En 1931, lorsque l’ingénieur Albert Caquot crée l’École nationale supérieure de l’Aéronautique, il fait appel à Rimailho pour y enseigner l’organisation du travail. ce cours constitue son premier écrit d’importance en la matière, il y livre la substance de l’Organisation à la française, son principe ouvrage, publié en 1936. il enseigne également, un peu plus tard, à l’École supérieure d’électricité.

En juillet 1941, le mouvement Jeunes patrons, créé dans la mouvance du catholicisme social et fortement imprégné des idées corporatistes, s’empare du thème et crée un organisme d’étude et de propagande, le Service d’étude des nouvelles méthodes de Rémunération du travail (SERT).

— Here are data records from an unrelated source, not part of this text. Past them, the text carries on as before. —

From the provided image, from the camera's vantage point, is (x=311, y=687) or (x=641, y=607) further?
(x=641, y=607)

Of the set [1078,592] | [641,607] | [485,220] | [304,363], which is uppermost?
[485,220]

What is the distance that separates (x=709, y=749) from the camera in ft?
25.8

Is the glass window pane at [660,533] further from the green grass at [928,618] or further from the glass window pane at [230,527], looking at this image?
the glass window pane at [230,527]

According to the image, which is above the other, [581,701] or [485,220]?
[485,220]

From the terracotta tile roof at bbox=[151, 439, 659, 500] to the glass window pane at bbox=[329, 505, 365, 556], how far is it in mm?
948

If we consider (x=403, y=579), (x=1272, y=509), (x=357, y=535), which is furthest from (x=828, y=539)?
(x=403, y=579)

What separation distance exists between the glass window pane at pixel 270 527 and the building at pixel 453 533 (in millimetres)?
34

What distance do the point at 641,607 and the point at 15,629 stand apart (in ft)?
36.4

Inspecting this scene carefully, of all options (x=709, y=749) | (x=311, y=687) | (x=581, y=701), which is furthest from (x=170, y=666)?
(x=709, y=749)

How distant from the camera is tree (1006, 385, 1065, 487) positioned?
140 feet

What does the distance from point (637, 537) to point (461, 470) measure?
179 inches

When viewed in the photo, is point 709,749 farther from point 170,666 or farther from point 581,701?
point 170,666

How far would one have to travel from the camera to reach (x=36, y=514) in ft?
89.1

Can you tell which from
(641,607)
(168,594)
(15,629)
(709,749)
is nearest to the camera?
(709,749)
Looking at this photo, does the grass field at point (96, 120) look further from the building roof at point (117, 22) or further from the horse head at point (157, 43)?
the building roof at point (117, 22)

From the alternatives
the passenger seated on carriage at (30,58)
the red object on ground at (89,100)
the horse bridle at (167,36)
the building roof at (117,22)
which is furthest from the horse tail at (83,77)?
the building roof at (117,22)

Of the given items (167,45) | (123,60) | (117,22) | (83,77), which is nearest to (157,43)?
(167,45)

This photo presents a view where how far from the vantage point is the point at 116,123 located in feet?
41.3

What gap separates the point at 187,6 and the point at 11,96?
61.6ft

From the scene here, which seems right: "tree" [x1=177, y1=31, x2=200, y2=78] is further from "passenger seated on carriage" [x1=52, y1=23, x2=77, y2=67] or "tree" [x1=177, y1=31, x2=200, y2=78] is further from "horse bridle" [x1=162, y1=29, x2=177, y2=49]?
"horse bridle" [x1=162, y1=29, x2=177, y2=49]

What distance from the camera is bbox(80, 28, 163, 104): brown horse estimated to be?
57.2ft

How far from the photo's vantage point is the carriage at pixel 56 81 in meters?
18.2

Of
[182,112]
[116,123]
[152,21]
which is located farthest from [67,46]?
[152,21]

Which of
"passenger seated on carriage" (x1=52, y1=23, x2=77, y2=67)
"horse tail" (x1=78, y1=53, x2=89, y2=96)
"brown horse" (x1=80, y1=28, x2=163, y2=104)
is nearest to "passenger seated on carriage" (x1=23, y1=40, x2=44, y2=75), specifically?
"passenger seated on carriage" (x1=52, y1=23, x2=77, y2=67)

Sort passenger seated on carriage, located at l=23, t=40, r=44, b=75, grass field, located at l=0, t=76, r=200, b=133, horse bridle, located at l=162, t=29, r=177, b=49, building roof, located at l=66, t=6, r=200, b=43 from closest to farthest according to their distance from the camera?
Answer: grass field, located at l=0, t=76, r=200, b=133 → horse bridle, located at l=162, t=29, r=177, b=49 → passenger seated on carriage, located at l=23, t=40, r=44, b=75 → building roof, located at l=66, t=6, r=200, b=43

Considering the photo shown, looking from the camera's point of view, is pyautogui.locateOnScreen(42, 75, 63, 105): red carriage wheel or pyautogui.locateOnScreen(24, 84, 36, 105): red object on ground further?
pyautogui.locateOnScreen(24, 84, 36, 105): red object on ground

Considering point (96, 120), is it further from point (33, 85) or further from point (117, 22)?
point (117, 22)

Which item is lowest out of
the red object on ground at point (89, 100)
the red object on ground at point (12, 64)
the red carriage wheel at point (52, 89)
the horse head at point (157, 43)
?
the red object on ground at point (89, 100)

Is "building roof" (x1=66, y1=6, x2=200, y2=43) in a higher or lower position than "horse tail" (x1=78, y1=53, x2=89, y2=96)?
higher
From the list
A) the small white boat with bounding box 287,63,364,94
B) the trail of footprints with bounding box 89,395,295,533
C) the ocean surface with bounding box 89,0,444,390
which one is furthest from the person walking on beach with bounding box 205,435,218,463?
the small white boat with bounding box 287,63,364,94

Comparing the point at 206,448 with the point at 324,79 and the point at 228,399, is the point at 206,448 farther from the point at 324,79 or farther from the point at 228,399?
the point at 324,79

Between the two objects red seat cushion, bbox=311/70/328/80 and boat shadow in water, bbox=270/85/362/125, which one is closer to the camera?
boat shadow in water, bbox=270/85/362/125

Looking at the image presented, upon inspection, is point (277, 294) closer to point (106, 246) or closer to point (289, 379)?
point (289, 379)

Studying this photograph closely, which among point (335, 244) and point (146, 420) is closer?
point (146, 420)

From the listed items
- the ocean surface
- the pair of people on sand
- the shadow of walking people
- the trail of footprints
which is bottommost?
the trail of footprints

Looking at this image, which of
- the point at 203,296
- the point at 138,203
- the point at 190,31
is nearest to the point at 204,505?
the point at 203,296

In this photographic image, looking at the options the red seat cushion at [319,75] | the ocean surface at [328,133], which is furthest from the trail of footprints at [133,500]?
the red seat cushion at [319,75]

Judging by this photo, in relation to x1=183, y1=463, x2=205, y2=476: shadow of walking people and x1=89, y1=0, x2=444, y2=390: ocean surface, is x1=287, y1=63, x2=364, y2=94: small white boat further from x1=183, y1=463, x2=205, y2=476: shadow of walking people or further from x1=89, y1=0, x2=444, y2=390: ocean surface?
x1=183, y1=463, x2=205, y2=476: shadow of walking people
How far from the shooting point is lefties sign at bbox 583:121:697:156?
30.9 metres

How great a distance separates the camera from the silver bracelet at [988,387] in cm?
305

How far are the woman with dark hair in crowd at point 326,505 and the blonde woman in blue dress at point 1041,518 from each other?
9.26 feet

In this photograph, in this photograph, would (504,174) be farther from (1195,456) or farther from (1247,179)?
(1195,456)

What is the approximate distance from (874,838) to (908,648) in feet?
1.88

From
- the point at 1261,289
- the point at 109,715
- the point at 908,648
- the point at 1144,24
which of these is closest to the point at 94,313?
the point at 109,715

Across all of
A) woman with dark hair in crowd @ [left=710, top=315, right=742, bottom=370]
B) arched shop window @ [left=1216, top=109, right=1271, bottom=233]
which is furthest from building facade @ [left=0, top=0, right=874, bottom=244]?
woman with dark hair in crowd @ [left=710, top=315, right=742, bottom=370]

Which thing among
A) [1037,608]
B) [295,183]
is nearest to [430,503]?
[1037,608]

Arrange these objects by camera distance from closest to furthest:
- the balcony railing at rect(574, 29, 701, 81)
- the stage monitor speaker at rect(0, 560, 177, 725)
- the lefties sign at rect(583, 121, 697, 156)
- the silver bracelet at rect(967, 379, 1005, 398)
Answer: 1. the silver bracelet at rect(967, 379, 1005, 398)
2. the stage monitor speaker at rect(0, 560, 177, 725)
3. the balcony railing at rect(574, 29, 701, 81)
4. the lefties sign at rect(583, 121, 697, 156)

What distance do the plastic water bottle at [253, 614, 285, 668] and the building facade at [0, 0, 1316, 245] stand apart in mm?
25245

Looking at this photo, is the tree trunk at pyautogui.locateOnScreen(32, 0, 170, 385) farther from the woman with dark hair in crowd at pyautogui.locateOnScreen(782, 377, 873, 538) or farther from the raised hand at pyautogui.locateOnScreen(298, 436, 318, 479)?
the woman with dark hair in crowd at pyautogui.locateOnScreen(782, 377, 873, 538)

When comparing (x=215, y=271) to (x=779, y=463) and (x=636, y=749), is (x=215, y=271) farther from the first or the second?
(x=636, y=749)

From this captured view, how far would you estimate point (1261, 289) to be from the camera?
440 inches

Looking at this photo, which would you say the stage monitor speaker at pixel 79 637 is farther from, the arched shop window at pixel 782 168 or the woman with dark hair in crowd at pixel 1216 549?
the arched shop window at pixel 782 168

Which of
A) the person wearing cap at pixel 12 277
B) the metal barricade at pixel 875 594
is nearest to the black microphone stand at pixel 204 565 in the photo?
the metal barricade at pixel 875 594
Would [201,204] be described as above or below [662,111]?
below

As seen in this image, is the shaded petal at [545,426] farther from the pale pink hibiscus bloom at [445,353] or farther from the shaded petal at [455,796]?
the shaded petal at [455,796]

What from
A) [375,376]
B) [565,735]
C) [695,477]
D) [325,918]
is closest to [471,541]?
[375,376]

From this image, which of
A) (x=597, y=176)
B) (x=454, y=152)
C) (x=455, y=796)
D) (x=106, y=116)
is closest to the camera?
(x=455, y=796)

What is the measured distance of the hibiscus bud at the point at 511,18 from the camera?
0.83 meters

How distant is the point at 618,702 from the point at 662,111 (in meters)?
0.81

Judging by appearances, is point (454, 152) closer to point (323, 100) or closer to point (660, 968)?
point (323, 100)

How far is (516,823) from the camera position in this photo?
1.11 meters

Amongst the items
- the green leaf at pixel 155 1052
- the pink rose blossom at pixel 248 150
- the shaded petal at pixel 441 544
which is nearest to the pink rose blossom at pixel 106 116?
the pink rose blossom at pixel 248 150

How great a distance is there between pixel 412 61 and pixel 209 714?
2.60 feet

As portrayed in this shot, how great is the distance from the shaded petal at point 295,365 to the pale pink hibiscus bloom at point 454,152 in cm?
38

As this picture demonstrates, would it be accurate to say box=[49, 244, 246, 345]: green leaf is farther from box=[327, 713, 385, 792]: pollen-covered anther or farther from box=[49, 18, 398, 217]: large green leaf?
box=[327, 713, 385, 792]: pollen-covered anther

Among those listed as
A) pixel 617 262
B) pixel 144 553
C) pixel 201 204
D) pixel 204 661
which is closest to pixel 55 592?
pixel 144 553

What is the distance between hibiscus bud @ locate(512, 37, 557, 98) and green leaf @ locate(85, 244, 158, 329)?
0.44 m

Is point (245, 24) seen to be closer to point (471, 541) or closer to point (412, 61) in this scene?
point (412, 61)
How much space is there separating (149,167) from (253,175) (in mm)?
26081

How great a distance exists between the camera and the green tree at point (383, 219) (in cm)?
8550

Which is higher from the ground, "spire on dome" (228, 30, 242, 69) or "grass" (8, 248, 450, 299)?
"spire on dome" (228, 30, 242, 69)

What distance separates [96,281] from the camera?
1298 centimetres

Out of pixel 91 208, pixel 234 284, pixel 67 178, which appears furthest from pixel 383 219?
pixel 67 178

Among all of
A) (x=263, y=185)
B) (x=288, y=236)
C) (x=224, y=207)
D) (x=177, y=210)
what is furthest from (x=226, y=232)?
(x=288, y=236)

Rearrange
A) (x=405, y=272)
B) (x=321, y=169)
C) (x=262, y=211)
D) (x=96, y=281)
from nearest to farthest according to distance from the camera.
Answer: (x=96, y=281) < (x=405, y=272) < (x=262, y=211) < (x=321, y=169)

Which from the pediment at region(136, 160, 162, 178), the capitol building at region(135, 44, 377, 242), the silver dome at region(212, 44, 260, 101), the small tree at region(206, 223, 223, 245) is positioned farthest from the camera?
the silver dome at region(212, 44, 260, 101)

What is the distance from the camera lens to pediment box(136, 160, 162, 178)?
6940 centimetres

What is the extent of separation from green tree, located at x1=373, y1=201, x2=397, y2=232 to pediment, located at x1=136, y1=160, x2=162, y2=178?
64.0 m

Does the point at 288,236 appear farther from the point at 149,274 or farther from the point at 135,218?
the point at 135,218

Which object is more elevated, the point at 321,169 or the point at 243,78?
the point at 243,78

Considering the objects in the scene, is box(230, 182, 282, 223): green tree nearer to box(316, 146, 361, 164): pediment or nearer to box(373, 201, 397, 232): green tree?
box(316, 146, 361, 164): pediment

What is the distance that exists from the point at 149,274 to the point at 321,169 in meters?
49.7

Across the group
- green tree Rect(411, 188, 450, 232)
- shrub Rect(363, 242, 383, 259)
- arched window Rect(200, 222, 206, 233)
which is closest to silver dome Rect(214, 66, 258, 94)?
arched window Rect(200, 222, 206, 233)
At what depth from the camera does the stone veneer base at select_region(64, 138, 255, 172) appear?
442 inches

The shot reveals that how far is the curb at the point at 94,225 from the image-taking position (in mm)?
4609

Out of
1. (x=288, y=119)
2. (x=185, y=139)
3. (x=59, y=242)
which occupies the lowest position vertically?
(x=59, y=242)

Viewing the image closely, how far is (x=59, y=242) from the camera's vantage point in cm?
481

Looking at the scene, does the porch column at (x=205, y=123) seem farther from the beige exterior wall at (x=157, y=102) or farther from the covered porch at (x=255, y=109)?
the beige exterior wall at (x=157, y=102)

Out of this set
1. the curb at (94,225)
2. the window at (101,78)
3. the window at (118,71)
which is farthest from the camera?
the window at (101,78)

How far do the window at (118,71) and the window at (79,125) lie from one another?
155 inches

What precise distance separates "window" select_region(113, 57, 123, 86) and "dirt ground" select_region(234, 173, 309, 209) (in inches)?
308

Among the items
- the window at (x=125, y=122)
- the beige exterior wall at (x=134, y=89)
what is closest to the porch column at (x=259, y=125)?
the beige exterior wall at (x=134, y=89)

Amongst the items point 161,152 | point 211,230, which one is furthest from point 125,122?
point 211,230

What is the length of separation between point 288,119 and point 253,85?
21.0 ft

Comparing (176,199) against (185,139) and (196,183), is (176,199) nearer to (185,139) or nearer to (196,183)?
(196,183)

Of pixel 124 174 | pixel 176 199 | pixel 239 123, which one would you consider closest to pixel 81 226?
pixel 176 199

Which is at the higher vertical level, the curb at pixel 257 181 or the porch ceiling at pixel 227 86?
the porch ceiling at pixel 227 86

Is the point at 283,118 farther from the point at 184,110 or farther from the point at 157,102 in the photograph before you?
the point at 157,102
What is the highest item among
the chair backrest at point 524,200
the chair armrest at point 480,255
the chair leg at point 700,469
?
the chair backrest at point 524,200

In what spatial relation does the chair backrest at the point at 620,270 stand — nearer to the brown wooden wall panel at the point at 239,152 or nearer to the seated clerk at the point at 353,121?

Aux côtés de son président Robert Vandendriessche, un industriel de Saint-Quentin, on retrouve Rimailho et Dubreuil, vice-présidents. À 80 ans bientôt, l’homme est alors classé par quelques auteurs au rang de Taylor et Fayol, ainsi qu’il le souhaitait. L’idée des équipes autonomes suscite quelques expériences et de nombreux articles sont publiés. Rimailho ouvre un cabinet de consultants, la Compagnie d’ingénieurs en organisation, qui se charge de répandre le message de l’Organisation à la française et édite, après la guerre, quelques brochures. Il publie en 1947 son dernier ouvrage, Chacun sa part, synthèse de sa conception de l’organisation et de ses idées sociales.

Infatigable, les années de la reconstruction lui offrent l’occasion de se lancer dans la conception de maisons préfabriquées utilisant la technique du béton précontraint. Il crée alors le Bureau fer-ciment, sa dernière aventure technique, avant son décès, en 1954, à l’age de 90 ans.